WORK REQUIRED:
Which lines of the data below include the string "thinkers"? Return each of them.

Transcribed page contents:
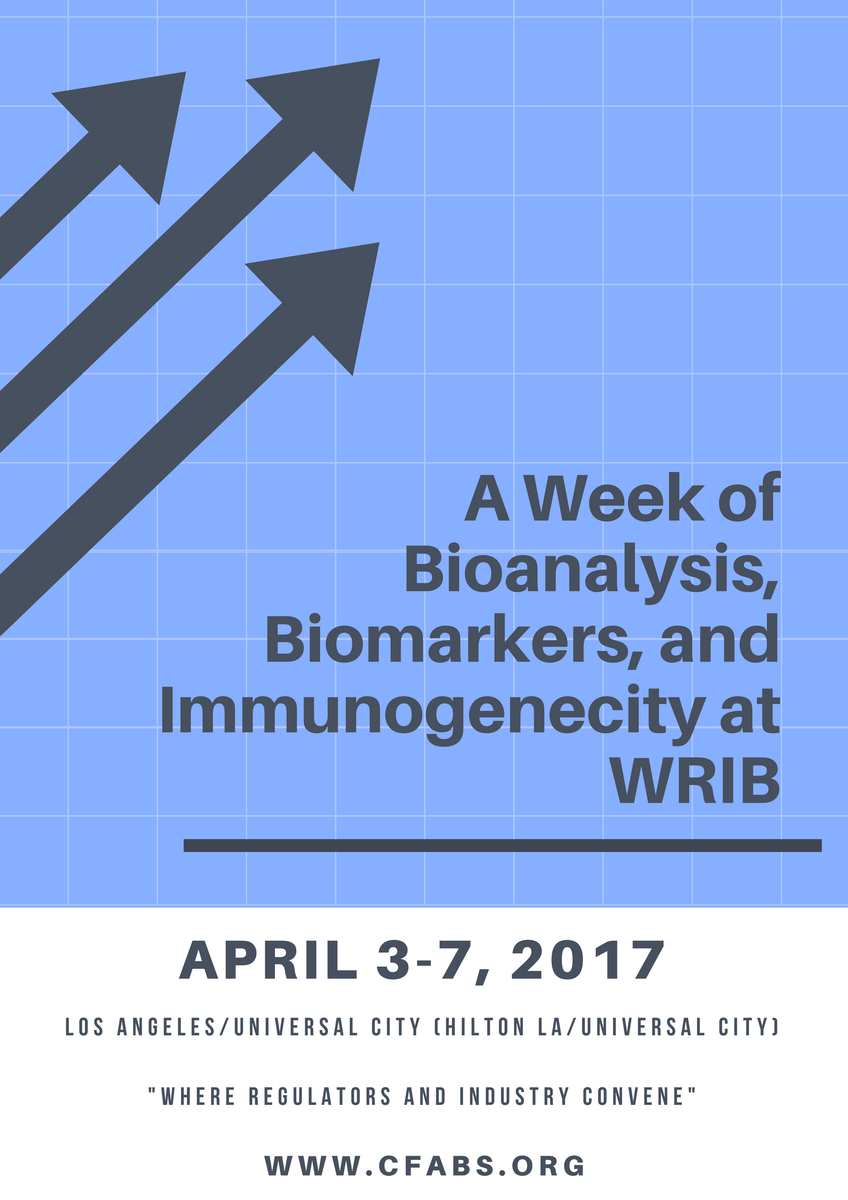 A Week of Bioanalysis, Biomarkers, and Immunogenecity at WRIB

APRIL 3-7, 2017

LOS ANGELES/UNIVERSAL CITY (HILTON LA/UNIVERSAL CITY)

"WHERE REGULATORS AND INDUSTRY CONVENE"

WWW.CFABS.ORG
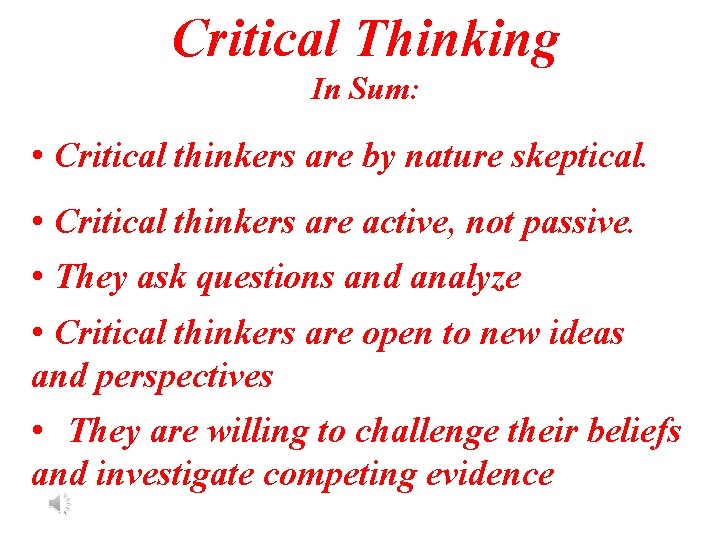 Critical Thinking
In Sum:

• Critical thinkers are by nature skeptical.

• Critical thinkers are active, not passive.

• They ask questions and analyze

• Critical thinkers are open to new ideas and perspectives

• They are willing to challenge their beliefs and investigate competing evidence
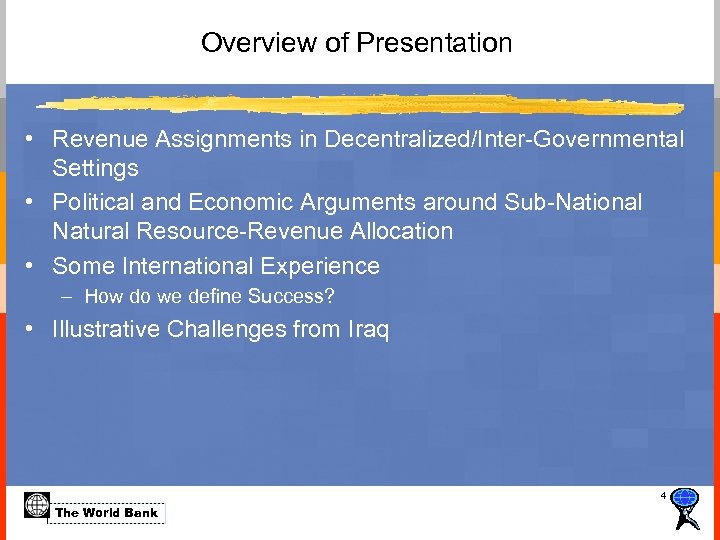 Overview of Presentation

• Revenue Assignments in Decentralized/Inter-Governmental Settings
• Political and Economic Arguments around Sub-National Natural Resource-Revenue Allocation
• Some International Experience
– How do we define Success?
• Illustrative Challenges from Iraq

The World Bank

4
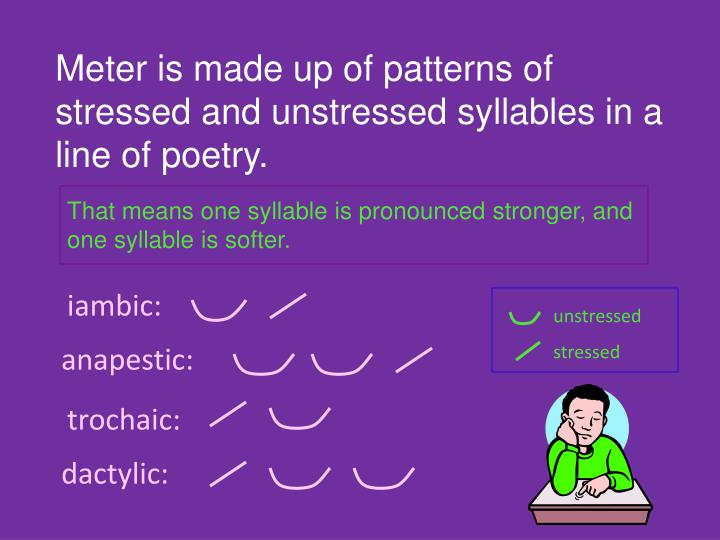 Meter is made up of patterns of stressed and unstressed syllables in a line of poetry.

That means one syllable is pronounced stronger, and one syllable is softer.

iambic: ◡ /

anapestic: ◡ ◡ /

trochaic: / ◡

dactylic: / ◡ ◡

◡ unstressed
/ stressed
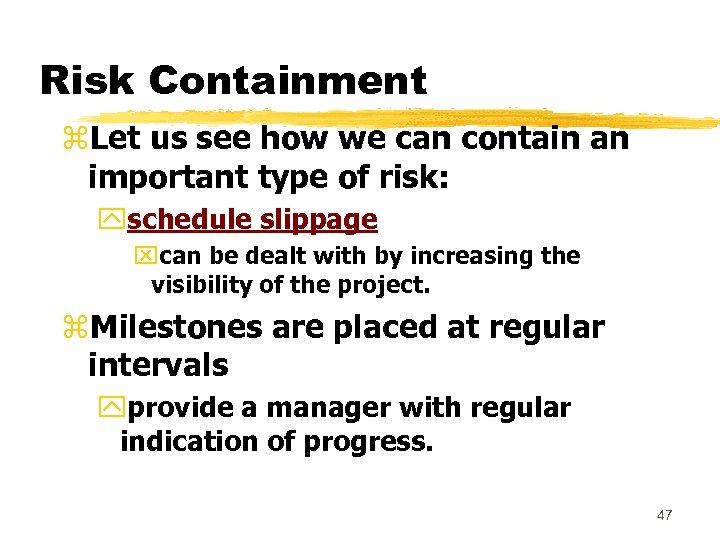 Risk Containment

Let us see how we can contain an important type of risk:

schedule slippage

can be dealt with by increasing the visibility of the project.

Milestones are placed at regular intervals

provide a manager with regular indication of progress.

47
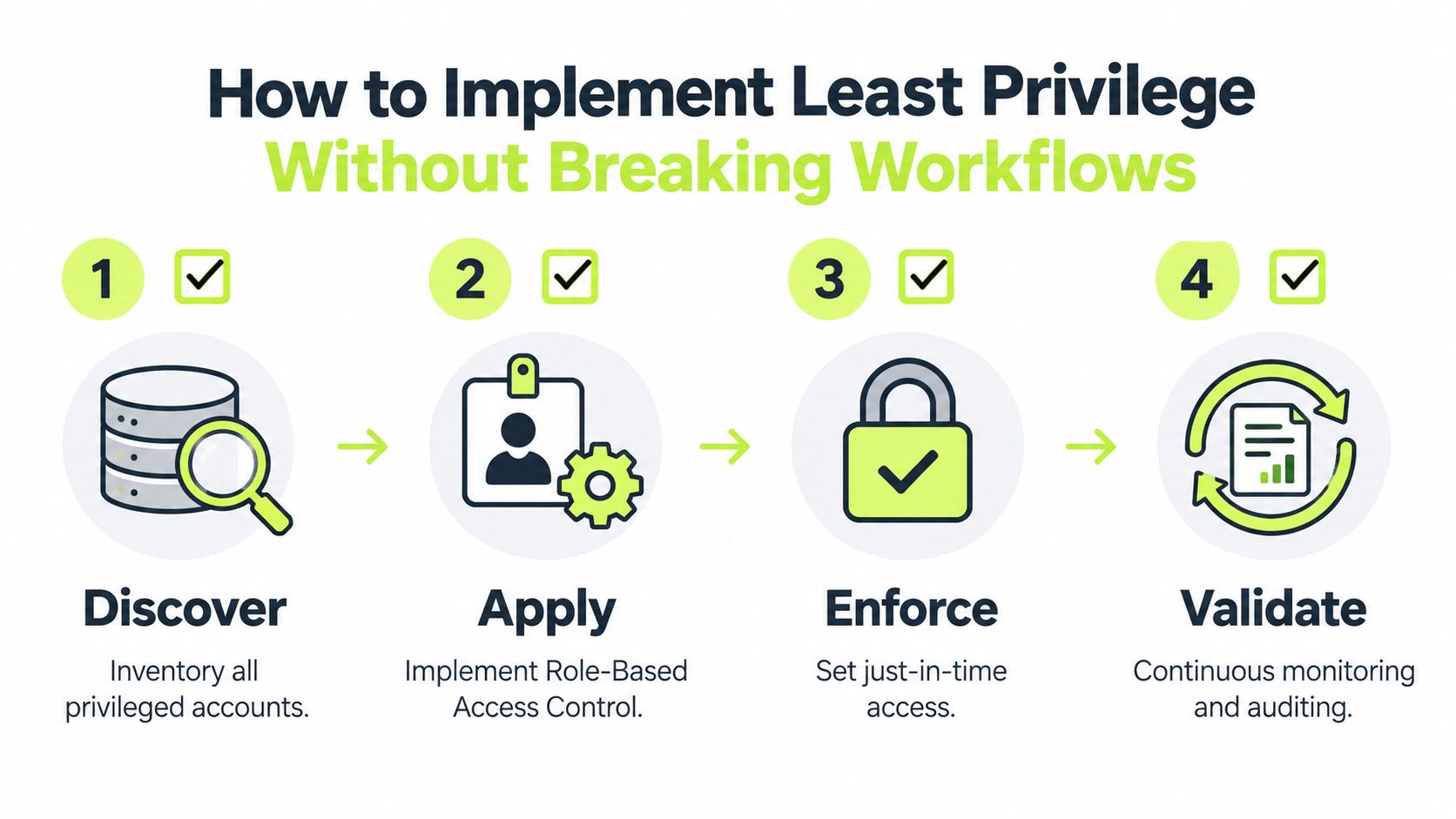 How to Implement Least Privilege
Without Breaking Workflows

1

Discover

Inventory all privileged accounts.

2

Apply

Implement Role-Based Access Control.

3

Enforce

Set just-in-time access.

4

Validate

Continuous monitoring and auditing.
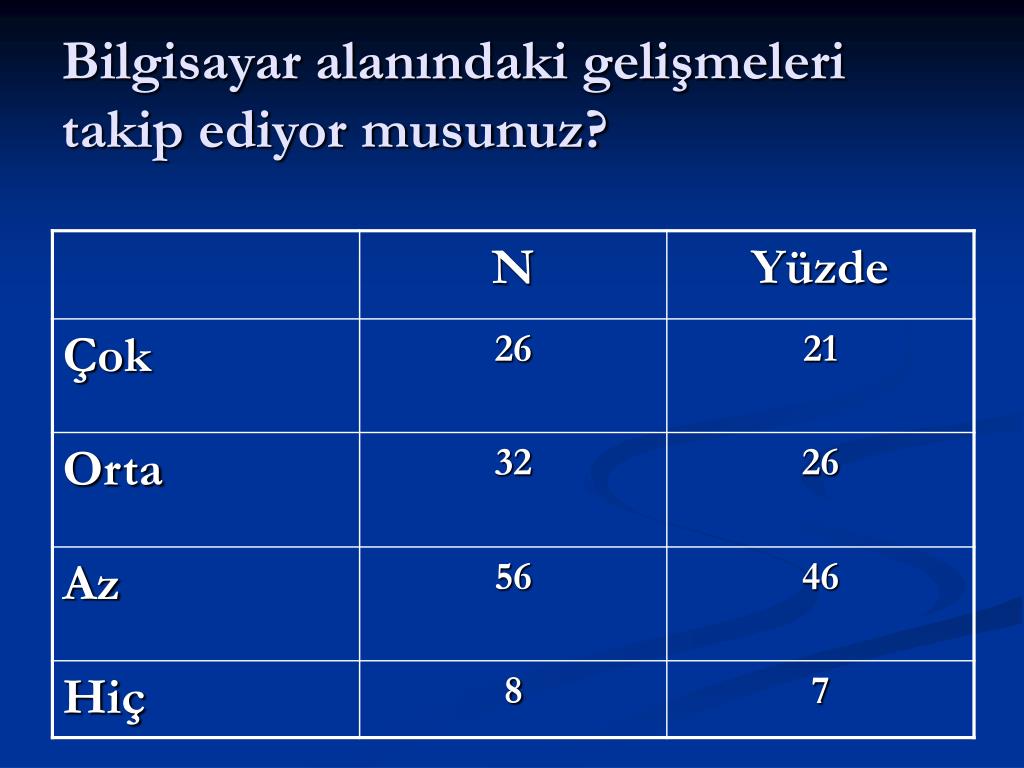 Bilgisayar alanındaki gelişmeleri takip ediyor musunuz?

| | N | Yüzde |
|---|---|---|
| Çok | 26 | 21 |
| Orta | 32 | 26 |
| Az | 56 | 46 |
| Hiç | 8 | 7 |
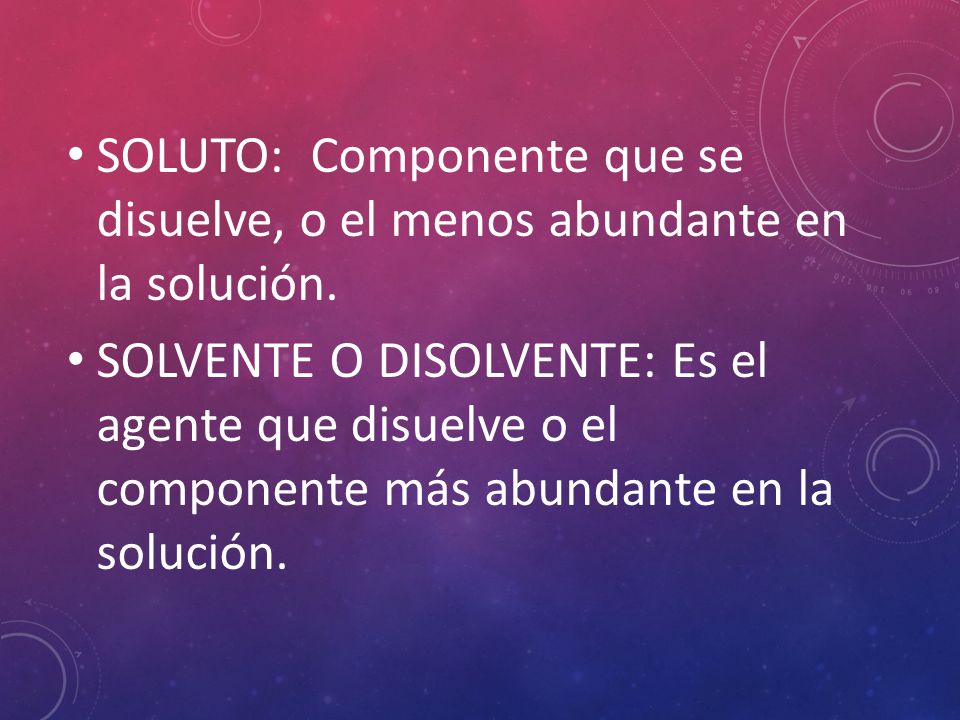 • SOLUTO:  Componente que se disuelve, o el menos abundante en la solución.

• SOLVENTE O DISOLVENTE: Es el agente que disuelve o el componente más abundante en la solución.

COMPLETED TASK:
• Critical thinkers are by nature skeptical.
• Critical thinkers are active, not passive.
• Critical thinkers are open to new ideas and perspectives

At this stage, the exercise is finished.